Oscar nominations cause controversy, outrage fans

Overall, we’re disappointed


Shriya Vanparia

Oscar nominations were released on Jan. 13. The Sidekick staff writer Camila Villarreal analyzes the lack of female directors and the industry’s decisions behind the nominations.

Camila Villarreal, Staff Writer

Twitter became an active landmine on Jan. 13 as the long-awaited nominees for the 92nd Academy Awards were announced by actors John Cho and Issa Rae that afternoon. 

For many, 2019 was a great year for good films. Hollywood brought us The Dead Don’t Die, a chilling satire of the cliche of zombie apocalypses, IT: Chapter Two, the long-awaited second half of Stephen King’s iconic book about a murderous clown and my personal favorite, Booksmart, the hilarious story of two shut-ins who try to make up for all the fun moments they missed focusing on school. 

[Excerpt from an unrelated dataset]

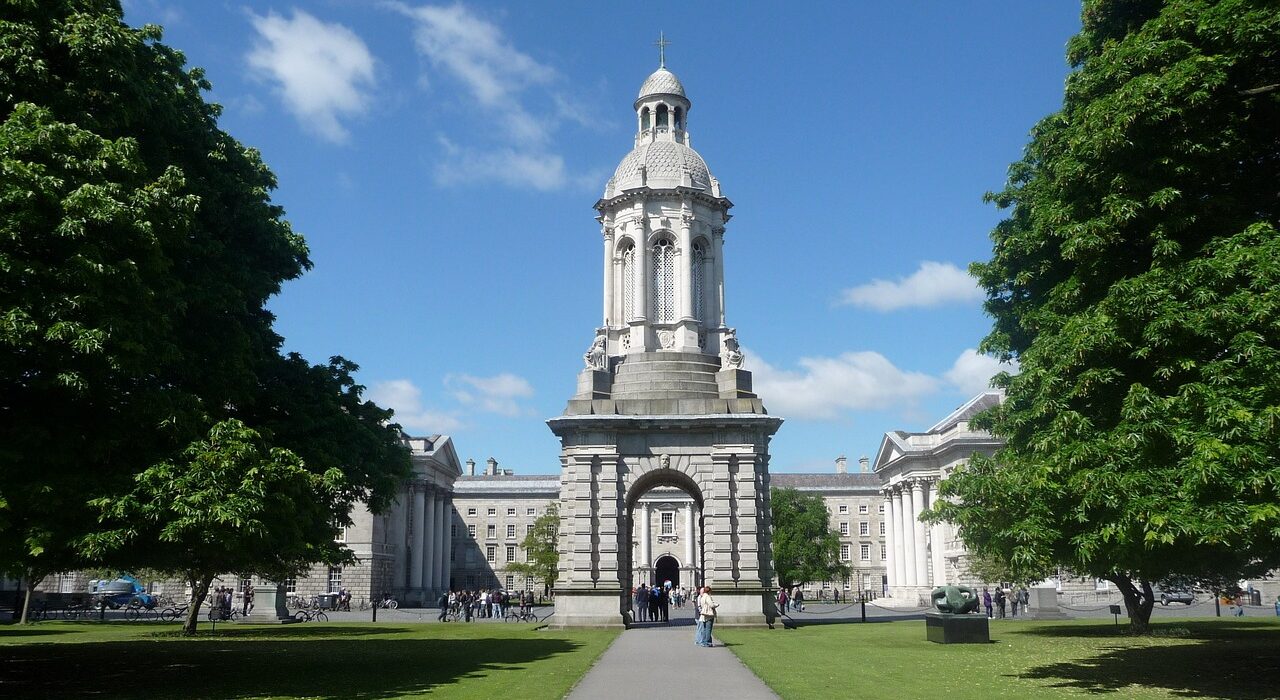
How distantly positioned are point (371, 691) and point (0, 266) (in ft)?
29.0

Despite all these amazing movies, the Oscar nominations seemed to recycle only a couple films from recent months. Joker stole the show with 11 nominations, with Once Upon A Time In Hollywood and The Irishman right on its heels with 10 nominations. Every movie nominated except for Once Upon A Time in Hollywood was released after late August. The rest of the year’s movies were, for the most part, ignored, which is a shame, because if this had not been the case, we would have seen not only a more diverse selection of films on the list, but a more diverse group of people nominated for best actress, actor and director, such as Alfre Woodard, Sterling Brown and Céline Sciamma.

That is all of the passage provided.